Instructions for the task: Rewrite every item below, replacing each occurrence of "grassy hill" with "grassy slope" and leaving all other text unchanged. Omit the pictures from your answer.

Provided data:
════

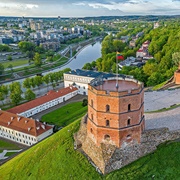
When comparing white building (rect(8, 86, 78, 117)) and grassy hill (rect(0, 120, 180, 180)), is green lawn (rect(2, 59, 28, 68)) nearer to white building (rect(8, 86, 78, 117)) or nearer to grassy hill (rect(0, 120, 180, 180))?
white building (rect(8, 86, 78, 117))

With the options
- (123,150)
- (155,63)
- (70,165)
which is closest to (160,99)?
(123,150)

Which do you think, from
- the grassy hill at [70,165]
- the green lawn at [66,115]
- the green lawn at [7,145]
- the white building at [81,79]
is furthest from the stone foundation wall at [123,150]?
the white building at [81,79]

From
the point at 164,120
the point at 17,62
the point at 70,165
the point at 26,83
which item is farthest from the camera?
the point at 17,62

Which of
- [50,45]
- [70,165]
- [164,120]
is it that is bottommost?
[50,45]

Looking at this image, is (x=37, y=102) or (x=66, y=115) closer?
(x=66, y=115)

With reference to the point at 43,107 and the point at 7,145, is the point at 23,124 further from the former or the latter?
the point at 43,107

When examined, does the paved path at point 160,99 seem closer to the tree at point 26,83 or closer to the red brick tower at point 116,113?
the red brick tower at point 116,113

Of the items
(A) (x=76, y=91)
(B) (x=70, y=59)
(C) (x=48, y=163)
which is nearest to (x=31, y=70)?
(B) (x=70, y=59)
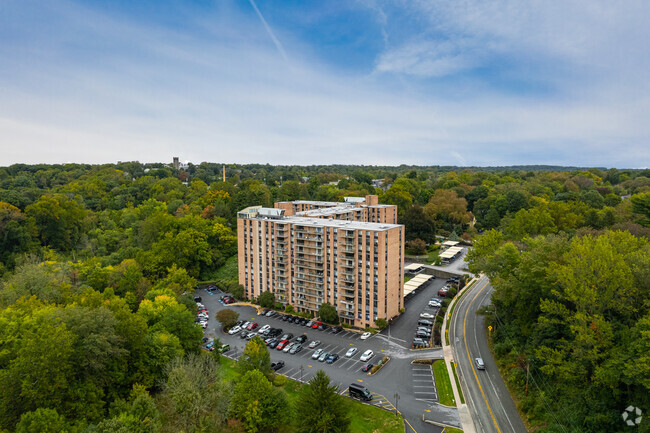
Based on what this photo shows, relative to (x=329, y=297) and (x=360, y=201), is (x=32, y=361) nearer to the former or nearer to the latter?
(x=329, y=297)

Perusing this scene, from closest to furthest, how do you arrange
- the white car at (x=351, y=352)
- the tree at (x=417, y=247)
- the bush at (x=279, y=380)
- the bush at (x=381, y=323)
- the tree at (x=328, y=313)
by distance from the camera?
the bush at (x=279, y=380), the white car at (x=351, y=352), the bush at (x=381, y=323), the tree at (x=328, y=313), the tree at (x=417, y=247)

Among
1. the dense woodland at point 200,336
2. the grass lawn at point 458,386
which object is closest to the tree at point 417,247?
the dense woodland at point 200,336

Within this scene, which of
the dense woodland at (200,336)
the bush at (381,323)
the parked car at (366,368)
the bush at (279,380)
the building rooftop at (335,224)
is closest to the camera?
the dense woodland at (200,336)

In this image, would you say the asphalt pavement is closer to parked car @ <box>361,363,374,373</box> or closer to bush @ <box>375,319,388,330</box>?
parked car @ <box>361,363,374,373</box>

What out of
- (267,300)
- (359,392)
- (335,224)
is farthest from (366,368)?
(267,300)

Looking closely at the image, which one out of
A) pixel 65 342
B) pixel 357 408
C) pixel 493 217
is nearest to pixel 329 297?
pixel 357 408

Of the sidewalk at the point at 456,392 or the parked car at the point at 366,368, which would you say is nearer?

════

Response to this task:
When comparing white building (rect(8, 86, 78, 117)) and grassy slope (rect(0, 120, 180, 180)), is green lawn (rect(2, 59, 28, 68)) nearer to white building (rect(8, 86, 78, 117)) or nearer to grassy slope (rect(0, 120, 180, 180))?
white building (rect(8, 86, 78, 117))

With the options
- (123,150)
- (155,63)
- (70,165)
which is closest to (160,99)?
(123,150)

Which do you think, from
- the grassy slope at [70,165]
- the green lawn at [66,115]
- the green lawn at [7,145]
- the white building at [81,79]
is furthest from the stone foundation wall at [123,150]?
the white building at [81,79]

From
the point at 164,120
the point at 17,62
the point at 70,165
the point at 26,83
which item is farthest from the camera?
the point at 17,62

Which of
- [50,45]
- [70,165]
- [164,120]
is it that is bottommost?
[50,45]

Looking at this image, is (x=37, y=102) or (x=66, y=115) closer?
(x=66, y=115)

With reference to the point at 43,107 and the point at 7,145, is the point at 23,124 further from the former or the latter?
the point at 43,107

When examined, does the paved path at point 160,99 seem closer to the tree at point 26,83 or closer to the red brick tower at point 116,113?
the red brick tower at point 116,113

Of the items
(A) (x=76, y=91)
(B) (x=70, y=59)
(C) (x=48, y=163)
which is nearest to (x=31, y=70)?
(B) (x=70, y=59)
Based on what this photo shows, relative to (x=329, y=297) and (x=360, y=201), is (x=32, y=361) nearer to the former or nearer to the latter?
(x=329, y=297)

Perusing this scene, from closest to furthest, how do you arrange
- the white car at (x=351, y=352)
- the tree at (x=417, y=247)
- the bush at (x=279, y=380)
- the bush at (x=381, y=323)
- the tree at (x=328, y=313)
by distance from the camera?
the bush at (x=279, y=380), the white car at (x=351, y=352), the bush at (x=381, y=323), the tree at (x=328, y=313), the tree at (x=417, y=247)

Among
1. the dense woodland at point 200,336
2. the grass lawn at point 458,386
which object is closest to the tree at point 417,247?
the dense woodland at point 200,336

Within this scene, which of
the dense woodland at (200,336)
the bush at (381,323)
the parked car at (366,368)
the bush at (279,380)
the building rooftop at (335,224)
is closest to the camera?
the dense woodland at (200,336)

In this image, would you say the asphalt pavement is closer to parked car @ <box>361,363,374,373</box> or closer to bush @ <box>375,319,388,330</box>?
parked car @ <box>361,363,374,373</box>

What out of
- (267,300)
- (359,392)
- (335,224)
is farthest from (366,368)?
(267,300)

Looking closely at the image, which one out of
A) pixel 65 342
B) pixel 357 408
C) pixel 493 217
is nearest to pixel 329 297?
pixel 357 408

Of the sidewalk at the point at 456,392 or the parked car at the point at 366,368, which would you say is nearer?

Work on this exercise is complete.